Leh, the capital of Ladakh is yet another very different India. But that seems to be the standard reaction whenever you go somewhere new in this incredibly diverse country. Ladakh has a high Buddhist presence, you see gompas (temples) everywhere and prayer flags are not just put up for decorative purposes. Now, in summer, it's very pleasant, but temperatures drop to -30 degrees in winter. During these months the region is virtually cut off the rest of the world, hard to imagine now! Still, the conditions are extreme. At one point during the journey my right was facing the glaring sun sweating, while my left was in the shade with goosebumps. I wonder if the many workers who try to keep the road free from ice and landslides ever get used to this feeling... After sunrise, our driver had just woken us up and told us that a mudslide was blocking the road. We had to navigate our way around it to get to the bus that was waiting for us on the other side. The bit of road you see here could be considered "good" compared to other bits...
What looks like a nice little hike was actually pretty exhausting. While the constant stream of travellers had formed some kind of path the detour turned out to be more climbing than walking.
Within half an hour the hill was packed with people selling snacks to waiting travellers or offering their help (or rather their horses') to carry luggage up to road.On the road again! Tristan grinning painfully after we had boarded the bus. In the background one of the many stunning waterfalls, sometimes we had to drive through ankle-deep water!

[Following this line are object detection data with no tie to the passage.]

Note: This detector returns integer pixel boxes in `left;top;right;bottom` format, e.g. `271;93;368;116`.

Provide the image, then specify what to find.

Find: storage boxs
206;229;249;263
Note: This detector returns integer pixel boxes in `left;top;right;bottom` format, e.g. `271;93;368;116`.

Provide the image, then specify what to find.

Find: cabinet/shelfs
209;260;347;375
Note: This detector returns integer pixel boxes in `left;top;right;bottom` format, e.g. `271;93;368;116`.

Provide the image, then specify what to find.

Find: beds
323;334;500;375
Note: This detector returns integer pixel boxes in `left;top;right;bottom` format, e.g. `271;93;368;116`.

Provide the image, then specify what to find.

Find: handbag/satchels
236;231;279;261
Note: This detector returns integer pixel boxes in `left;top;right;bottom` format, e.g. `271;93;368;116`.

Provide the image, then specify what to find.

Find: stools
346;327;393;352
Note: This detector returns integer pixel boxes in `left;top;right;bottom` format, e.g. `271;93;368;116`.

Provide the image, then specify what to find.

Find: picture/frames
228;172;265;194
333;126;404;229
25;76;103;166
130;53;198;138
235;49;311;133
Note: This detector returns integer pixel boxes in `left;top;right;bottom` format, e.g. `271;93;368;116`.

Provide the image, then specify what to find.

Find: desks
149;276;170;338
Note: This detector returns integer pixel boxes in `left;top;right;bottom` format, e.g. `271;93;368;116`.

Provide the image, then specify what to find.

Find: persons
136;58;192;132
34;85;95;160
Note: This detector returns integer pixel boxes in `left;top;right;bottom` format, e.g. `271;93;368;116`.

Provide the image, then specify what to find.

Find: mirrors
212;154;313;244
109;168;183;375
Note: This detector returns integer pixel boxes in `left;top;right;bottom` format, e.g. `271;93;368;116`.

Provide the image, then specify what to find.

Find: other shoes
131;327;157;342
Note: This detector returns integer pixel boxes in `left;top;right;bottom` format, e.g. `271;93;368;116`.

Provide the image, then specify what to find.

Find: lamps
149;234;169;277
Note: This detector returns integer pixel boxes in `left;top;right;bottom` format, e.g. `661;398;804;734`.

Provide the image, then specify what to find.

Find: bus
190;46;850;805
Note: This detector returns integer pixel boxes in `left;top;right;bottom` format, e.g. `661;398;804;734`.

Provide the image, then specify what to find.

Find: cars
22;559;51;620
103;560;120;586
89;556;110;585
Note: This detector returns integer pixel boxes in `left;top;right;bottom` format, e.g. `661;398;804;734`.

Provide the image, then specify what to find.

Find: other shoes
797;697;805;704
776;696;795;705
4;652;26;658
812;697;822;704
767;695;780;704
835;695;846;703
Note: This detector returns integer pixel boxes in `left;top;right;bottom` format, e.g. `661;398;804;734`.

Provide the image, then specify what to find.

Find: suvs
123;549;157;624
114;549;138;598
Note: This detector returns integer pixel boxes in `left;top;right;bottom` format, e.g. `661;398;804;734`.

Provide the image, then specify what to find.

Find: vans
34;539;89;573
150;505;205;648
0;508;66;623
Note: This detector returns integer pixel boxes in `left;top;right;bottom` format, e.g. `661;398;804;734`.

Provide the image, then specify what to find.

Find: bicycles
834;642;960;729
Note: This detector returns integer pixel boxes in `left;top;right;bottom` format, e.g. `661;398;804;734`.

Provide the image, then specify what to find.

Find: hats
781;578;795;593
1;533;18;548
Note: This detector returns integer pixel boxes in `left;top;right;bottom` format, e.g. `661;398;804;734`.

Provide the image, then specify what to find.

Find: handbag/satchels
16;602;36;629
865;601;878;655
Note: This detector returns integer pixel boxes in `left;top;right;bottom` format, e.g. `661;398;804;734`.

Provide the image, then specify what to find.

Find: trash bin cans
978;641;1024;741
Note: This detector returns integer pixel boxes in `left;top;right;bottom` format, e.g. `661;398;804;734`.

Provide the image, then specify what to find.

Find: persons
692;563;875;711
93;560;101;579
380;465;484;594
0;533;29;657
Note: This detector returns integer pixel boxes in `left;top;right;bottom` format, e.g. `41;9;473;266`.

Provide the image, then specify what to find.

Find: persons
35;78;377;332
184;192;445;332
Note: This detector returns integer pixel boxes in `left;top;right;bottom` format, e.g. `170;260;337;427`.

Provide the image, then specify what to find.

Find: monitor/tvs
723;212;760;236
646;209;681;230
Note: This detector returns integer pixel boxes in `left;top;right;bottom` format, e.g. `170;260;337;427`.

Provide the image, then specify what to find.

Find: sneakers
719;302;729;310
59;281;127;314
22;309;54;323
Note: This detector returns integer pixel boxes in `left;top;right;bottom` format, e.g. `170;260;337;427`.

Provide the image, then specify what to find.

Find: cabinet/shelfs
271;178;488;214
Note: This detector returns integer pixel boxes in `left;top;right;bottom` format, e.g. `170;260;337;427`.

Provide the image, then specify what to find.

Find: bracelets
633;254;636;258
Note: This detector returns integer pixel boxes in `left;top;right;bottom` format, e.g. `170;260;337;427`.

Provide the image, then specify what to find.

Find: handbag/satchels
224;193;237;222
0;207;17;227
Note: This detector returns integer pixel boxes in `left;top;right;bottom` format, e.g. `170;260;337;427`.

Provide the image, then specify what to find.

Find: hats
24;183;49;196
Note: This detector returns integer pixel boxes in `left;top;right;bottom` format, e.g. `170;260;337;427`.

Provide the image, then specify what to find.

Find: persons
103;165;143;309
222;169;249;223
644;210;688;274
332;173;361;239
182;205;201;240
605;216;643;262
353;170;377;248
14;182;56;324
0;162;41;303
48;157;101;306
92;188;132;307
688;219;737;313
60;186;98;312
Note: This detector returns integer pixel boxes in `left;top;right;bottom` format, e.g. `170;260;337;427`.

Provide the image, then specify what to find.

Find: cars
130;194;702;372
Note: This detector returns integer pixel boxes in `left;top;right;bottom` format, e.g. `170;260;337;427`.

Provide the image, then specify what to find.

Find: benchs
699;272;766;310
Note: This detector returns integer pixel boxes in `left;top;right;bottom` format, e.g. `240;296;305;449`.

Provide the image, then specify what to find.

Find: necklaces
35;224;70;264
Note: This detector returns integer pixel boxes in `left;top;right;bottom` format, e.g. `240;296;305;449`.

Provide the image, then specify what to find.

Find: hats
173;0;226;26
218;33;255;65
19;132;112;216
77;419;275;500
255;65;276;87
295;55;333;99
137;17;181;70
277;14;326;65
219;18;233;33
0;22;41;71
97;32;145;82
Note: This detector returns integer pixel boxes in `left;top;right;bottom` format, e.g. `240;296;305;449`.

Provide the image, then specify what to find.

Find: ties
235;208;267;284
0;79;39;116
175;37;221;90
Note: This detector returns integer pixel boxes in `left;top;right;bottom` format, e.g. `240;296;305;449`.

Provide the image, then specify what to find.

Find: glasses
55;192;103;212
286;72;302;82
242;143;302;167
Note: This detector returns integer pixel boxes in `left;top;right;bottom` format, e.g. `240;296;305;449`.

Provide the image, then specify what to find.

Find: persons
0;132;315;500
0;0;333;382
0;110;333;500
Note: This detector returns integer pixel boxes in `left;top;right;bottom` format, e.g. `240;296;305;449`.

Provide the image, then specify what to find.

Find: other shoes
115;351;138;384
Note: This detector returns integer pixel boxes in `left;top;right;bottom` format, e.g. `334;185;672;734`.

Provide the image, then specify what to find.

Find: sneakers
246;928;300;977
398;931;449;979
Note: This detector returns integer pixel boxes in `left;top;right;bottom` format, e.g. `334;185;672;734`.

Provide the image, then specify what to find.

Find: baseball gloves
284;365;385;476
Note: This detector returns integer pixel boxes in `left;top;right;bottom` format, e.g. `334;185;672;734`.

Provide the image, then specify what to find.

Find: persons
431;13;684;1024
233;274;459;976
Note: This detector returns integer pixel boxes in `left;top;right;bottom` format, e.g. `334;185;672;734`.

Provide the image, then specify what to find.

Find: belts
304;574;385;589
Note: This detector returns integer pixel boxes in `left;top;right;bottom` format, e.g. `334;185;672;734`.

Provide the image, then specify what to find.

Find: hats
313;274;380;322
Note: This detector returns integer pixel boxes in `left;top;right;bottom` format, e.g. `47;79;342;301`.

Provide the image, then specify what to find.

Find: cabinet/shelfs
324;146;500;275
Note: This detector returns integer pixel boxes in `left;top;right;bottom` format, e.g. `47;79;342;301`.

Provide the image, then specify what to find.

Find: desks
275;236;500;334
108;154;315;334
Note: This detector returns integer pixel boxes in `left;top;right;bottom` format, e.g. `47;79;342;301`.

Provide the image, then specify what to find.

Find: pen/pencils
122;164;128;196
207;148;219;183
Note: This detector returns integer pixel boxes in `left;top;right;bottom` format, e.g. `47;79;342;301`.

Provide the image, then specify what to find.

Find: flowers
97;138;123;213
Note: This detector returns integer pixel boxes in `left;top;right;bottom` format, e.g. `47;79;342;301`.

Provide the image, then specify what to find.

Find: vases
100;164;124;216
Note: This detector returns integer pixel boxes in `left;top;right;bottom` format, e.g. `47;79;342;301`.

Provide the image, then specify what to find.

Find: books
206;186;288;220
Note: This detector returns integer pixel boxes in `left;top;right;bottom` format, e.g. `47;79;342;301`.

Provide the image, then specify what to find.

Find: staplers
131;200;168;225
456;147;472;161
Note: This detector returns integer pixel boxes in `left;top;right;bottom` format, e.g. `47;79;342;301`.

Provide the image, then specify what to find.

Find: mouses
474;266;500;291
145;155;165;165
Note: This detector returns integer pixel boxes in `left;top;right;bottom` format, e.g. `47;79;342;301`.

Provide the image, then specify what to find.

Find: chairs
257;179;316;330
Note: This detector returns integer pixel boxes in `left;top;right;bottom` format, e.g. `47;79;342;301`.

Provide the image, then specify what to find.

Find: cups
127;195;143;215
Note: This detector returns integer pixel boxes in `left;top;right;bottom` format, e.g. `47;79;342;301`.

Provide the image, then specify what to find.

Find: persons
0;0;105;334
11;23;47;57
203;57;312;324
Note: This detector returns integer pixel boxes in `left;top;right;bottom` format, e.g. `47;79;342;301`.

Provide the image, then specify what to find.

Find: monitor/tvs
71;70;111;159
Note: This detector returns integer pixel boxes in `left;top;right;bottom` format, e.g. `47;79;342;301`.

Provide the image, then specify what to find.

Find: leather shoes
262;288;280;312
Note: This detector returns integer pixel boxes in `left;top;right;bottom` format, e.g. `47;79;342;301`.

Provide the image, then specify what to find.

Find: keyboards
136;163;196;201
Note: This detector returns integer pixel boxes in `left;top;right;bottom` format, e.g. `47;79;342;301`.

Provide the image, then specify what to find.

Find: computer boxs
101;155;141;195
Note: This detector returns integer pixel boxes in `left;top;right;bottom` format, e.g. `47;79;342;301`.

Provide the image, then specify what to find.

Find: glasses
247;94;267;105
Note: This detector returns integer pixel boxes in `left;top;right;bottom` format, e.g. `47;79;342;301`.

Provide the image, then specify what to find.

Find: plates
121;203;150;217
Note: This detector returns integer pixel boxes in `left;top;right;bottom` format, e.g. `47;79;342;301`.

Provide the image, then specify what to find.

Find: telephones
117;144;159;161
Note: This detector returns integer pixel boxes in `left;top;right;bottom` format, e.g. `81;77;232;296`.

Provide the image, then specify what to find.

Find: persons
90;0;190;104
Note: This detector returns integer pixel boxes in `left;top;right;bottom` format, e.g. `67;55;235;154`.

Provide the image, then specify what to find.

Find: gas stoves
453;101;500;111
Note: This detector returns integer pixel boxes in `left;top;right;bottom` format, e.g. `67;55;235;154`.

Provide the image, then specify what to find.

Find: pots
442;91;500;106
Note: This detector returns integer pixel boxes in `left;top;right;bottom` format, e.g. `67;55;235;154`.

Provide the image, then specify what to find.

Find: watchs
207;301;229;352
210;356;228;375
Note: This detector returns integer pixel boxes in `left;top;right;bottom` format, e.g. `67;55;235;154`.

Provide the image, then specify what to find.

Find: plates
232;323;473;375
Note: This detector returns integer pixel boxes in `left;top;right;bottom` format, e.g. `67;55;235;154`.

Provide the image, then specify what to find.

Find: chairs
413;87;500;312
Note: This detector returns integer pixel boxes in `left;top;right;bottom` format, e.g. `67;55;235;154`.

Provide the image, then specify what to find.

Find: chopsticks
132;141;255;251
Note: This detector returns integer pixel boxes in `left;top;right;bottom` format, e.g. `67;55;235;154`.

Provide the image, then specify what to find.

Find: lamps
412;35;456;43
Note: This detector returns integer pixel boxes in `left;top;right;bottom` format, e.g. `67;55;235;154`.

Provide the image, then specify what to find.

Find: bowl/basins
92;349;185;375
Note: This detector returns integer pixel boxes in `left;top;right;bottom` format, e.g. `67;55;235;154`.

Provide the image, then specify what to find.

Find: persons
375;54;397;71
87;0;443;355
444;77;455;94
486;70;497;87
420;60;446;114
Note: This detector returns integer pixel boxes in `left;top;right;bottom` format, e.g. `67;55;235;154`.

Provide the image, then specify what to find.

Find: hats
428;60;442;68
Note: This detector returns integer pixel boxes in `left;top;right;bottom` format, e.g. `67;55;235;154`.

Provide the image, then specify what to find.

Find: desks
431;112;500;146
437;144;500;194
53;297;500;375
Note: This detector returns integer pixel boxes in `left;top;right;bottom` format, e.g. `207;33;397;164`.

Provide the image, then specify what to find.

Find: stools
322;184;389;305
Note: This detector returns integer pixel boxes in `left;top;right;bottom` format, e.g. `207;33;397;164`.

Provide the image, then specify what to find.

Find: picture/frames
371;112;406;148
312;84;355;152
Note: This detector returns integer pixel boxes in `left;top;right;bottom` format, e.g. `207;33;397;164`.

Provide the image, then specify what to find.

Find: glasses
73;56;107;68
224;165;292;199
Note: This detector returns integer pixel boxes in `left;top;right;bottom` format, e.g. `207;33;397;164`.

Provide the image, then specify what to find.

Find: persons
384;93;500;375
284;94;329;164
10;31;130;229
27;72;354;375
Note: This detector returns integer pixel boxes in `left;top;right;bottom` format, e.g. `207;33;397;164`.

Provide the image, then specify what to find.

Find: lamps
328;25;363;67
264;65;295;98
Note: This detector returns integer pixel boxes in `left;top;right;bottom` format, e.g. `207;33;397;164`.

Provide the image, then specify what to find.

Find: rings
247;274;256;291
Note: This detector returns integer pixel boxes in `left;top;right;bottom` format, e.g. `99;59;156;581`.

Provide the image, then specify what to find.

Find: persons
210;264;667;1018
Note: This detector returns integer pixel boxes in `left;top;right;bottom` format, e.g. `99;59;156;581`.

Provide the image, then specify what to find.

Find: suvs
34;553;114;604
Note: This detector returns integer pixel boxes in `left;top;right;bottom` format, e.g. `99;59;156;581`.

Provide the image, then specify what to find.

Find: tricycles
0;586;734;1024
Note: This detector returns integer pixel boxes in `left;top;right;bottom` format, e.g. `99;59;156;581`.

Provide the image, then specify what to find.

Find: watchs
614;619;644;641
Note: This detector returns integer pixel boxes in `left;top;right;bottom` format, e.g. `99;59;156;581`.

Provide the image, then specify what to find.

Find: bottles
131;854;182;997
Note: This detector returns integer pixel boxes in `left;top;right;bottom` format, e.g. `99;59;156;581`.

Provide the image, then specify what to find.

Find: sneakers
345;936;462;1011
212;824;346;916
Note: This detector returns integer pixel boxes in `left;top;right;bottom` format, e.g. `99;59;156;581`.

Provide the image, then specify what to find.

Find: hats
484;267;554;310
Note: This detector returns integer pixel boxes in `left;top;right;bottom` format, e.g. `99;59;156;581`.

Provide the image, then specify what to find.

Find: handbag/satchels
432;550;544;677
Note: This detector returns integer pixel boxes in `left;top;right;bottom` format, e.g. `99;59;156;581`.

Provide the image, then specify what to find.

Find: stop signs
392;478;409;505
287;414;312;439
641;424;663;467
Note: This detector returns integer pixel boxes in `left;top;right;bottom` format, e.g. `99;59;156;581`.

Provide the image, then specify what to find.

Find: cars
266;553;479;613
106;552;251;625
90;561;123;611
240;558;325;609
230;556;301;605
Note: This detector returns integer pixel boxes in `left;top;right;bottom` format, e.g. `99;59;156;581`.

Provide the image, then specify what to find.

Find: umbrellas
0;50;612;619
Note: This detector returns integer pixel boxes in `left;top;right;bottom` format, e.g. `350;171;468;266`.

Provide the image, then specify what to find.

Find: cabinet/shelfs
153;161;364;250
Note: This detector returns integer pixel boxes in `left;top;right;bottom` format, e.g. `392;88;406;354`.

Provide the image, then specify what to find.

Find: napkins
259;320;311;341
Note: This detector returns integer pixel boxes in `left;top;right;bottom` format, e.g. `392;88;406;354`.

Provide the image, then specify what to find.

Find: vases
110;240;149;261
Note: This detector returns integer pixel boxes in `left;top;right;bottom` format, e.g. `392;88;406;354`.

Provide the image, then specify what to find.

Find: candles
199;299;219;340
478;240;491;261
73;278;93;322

Stunning view at about 3000 meters. Apart from the uncertainties about the road quality the journey was simply amazing. Our fellow Indian traveller didn't even bother to appreciate the view out of his window, after a while tiredness gets you and even the wildest scenery doesn't get you anymore.
"Next Filling Station 365 km ahead" You won't believe it but we saw people on bicycles on the very same road!
The promised prayer flags. If you look at the mountain in the background, you see that its much lighter, dustier than the ones earlier. The massive variety in - what felt like climate zones - was typical for the trip, a nice example is the next picture.Some village on the way, the mountains around this oasis are grey/brownish, but for some reason the settlement is surrounded by lush greenery! Who wouldn't want to live there (were it not for its remoteness?)Time for a chai (and a group hug!)
As we made our way up and down, up and down the mountains the landscape changed within hours. Here one of the long (and cold) bits we compared to Mordor, an extreme contrast between the black rocks and the white snow!
One of my favourite parts of the journey. A frozen lake, between 4000 and 5000 meters high. Here breathing was difficult, none of us spoke when we didn't have to. But the pains were worth it, just for moments like this!
The highest pass of the trip. 5680 meters if I remember correctly. The side of the road was full with little heaps of stones, Buddhists (or just the mountain people in this part of South Asia?) put them there after successfully crossing it.
The day after our arrival in Leh. After 14 hours of sleep I felt nearly normal, just a bit short of breadth but after a while we all got acclimatised and ventured on the first expedition, to a monastery on the mountain that dominates the old part of town.